» EXERCISE GOAL:
Answer these questions about the Jym Shorts post below, one answer per line:
1. Which Bible verse is quoted at the start?
2. How many minutes does the writer say most readers give every Sunday?
3. What does the writer believe the pulpit is a means for?

» PASSAGE FOR REVIEW:
Jym Shorts

Jym Shorts - March 16, 2017

by Jym Gregory on March 16, 2017

For the time will come when people will not put up with sound doctrine. Instead, to suit their own desires, they will gather around them a great number of teachers to say what their itching ears want to hear. -2 Timothy 4:3

I am not into boycotts, nor do I use the pulpit as a tool to browbeat all those who disagree with me or the church. I think I can say that confidently, and I trust that all of you would agree about that as well. I believe the pulpit (preaching) is a means by which God declares the gospel to each generation. It is certainly not the only means, but it is a powerful and important means. Therefore, I do not belabor politics, or social issues, or even current events on Sundays. Most of you graciously give me your ears for 35-45 minutes every Sunday. I want to use that time to speak about God, the gospel, and truths relevant to our lives directly from the Scriptures.

» DATASET CONTENT:
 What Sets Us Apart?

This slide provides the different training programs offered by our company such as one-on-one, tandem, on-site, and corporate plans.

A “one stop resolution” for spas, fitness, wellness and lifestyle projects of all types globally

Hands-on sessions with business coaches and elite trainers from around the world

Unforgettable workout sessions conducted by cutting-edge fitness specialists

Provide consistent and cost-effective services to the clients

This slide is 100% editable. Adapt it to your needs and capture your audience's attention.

* * *

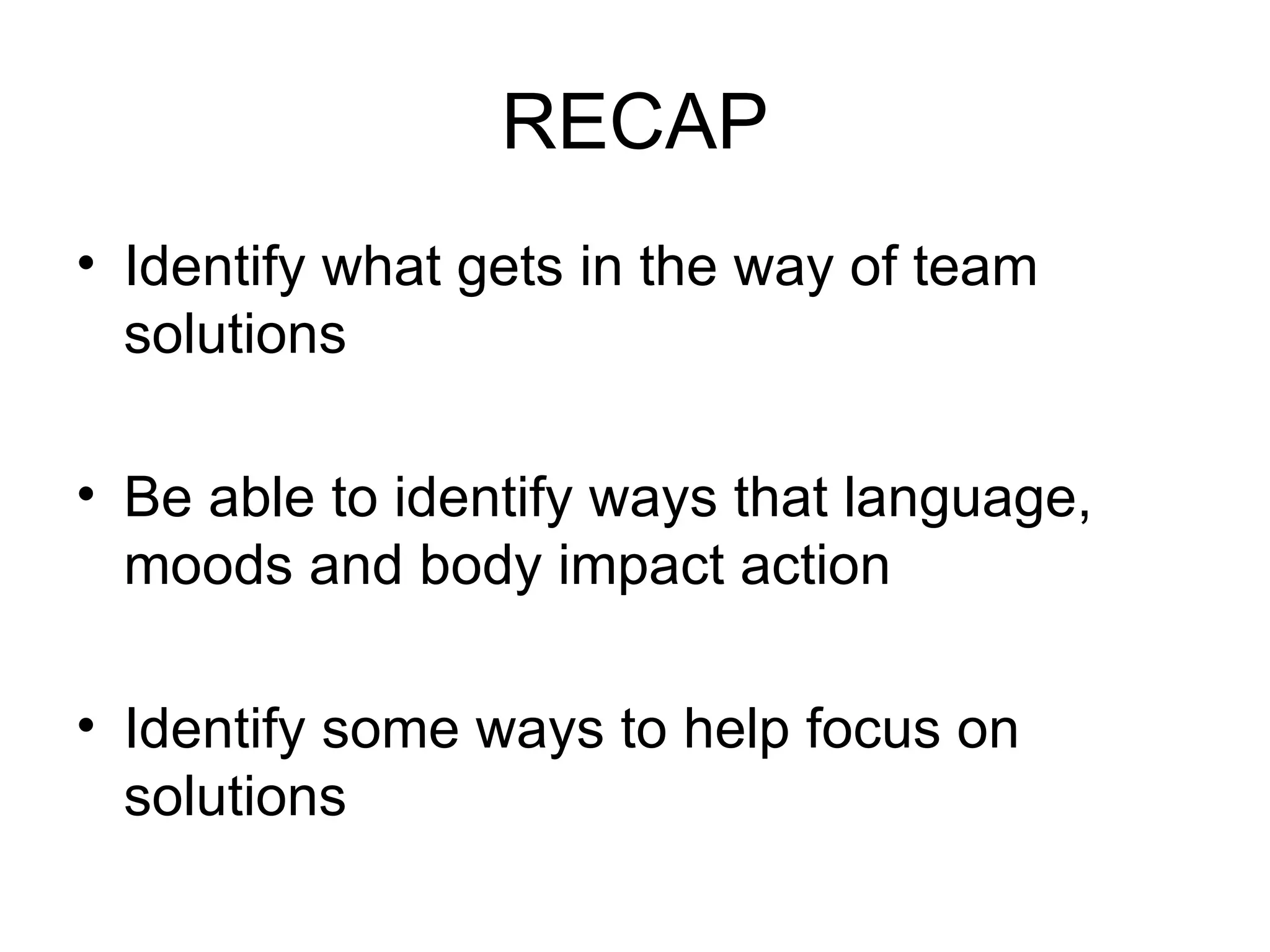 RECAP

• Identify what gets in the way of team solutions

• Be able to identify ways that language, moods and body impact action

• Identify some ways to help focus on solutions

--

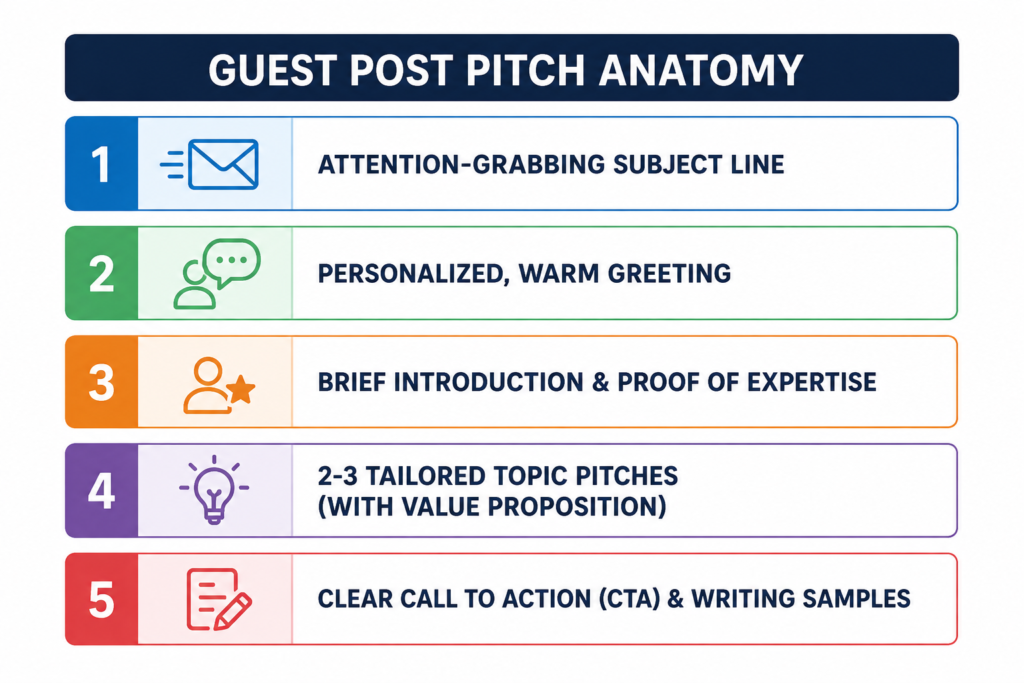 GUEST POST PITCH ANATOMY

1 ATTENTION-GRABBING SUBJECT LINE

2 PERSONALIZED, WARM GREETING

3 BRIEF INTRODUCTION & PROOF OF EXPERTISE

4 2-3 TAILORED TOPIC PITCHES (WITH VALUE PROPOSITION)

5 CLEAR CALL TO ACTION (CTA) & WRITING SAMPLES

» RESULT OF THIS EXERCISE:
1. 2 Timothy 4:3
2. 35-45 minutes
3. It is a means by which God declares the gospel to each generation.